> **EXCERPT PROVIDED**:
>> START
I agree with this. There is no such thing as “pure water,” all has some non H20 contents. And even if you were limiting to “natural water” like streams/lakes, then tap water is excluded because it’s been treated with various things. 

On top of that, I was baptized in a public swimming pool, but it was by an evangelical, ordained minister. I consider it valid. So, as Taylor said, I think it has to do with the superstition.


----------



## Polanus1561 (Oct 30, 2022)

ZackF said:


> Why can’t doctrine on the sacraments be discussed?


There are going to be a limited number of mods online (not saying anyone here is going to break rules). I would think heavy theological discussion could wait for any other time than a Lord’s day morning. But don’t mind me. I’ll bow out.


----------



## Parakaleo (Oct 30, 2022)

Polanus1561 said:


> There are going to be a limited number of mods online (not saying anyone here is going to break rules). I would think heavy theological discussion could wait for any other time than a Lord’s day morning. But don’t mind me. I’ll bow out.
>> END
> **PROVIDED DATA**:
>> START
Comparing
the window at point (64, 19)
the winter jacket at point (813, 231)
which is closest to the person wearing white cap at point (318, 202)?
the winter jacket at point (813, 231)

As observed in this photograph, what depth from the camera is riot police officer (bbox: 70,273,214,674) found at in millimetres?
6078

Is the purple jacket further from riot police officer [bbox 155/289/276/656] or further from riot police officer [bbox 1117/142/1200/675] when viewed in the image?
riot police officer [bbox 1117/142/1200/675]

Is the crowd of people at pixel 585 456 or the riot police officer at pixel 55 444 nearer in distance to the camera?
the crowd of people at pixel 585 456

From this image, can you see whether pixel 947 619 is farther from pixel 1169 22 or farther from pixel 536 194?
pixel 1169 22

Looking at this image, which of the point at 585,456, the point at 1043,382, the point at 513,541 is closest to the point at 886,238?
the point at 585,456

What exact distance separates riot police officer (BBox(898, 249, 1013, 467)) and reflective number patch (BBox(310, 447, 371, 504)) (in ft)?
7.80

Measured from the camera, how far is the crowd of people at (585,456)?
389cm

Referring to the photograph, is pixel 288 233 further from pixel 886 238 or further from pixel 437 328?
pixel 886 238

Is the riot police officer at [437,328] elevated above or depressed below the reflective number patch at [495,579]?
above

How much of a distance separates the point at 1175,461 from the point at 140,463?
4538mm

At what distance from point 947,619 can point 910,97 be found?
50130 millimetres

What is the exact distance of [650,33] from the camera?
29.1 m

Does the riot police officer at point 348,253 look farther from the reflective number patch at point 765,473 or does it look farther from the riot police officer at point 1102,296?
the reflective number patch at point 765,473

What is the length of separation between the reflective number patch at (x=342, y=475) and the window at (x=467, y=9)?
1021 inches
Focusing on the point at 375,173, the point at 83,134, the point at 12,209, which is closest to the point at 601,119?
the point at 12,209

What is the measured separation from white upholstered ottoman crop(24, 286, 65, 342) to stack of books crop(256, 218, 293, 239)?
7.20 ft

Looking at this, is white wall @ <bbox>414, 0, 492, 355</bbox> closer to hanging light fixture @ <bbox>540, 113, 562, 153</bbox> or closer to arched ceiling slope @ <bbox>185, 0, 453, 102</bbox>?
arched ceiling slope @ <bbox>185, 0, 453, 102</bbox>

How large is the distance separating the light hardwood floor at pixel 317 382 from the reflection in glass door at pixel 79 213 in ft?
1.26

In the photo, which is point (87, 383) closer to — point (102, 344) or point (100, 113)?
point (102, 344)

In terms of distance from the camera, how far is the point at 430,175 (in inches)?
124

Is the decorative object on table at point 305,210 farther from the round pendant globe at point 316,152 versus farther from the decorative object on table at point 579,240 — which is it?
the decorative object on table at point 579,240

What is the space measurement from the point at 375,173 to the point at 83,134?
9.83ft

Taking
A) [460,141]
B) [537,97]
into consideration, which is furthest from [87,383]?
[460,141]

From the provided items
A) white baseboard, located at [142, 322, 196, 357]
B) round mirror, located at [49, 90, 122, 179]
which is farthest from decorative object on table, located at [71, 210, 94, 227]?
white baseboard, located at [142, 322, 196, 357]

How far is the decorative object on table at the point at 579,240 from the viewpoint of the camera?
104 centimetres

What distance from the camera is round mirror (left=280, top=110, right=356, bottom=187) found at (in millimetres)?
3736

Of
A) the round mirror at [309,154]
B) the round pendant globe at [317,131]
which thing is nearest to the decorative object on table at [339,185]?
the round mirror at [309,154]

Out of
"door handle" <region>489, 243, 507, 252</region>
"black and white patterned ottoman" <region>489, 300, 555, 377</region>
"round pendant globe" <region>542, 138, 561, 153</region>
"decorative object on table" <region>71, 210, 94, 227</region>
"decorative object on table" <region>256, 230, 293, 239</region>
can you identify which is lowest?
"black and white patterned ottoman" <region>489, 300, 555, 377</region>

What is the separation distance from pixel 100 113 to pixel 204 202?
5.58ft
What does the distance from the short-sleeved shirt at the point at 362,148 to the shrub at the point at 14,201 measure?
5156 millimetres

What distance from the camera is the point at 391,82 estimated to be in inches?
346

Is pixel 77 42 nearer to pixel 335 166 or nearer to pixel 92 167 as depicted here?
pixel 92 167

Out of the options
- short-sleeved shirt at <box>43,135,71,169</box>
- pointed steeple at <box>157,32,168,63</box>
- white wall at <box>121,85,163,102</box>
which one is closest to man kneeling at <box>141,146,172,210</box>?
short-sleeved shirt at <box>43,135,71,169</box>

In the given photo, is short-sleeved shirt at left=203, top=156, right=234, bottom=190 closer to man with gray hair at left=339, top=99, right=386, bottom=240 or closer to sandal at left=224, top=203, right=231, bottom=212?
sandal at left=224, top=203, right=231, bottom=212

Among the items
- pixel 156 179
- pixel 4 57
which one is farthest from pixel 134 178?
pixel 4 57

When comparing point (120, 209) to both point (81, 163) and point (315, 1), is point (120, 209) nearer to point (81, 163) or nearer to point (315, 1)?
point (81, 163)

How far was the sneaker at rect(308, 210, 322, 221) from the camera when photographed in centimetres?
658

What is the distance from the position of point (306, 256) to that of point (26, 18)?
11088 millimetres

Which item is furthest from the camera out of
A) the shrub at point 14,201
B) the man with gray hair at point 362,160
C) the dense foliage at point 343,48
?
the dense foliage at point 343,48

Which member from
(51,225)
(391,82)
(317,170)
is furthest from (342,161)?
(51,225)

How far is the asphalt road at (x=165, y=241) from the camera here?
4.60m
>> END
> **TASK REQUIREMENTS**:
1. In the forum thread on baptism water, substitute "hot tub" for "swimming pool" and write out the passage starting with "I agree with" and going on through "with the superstition.".
2. Translate this sentence from the forum thread on baptism water into German: "On top of that, I was baptized in a public swimming pool, but it was by an evangelical, ordained minister."
The records are separate material and have no connection to the forum thread on baptism water.

> **ANSWERS PER TASK**:
1.
I agree with this. There is no such thing as “pure water,” all has some non H20 contents. And even if you were limiting to “natural water” like streams/lakes, then tap water is excluded because it’s been treated with various things. 

On top of that, I was baptized in a public hot tub, but it was by an evangelical, ordained minister. I consider it valid. So, as Taylor said, I think it has to do with the superstition.

2. Außerdem wurde ich in einem öffentlichen Schwimmbad getauft, aber von einem evangelikalen, ordinierten Pastor.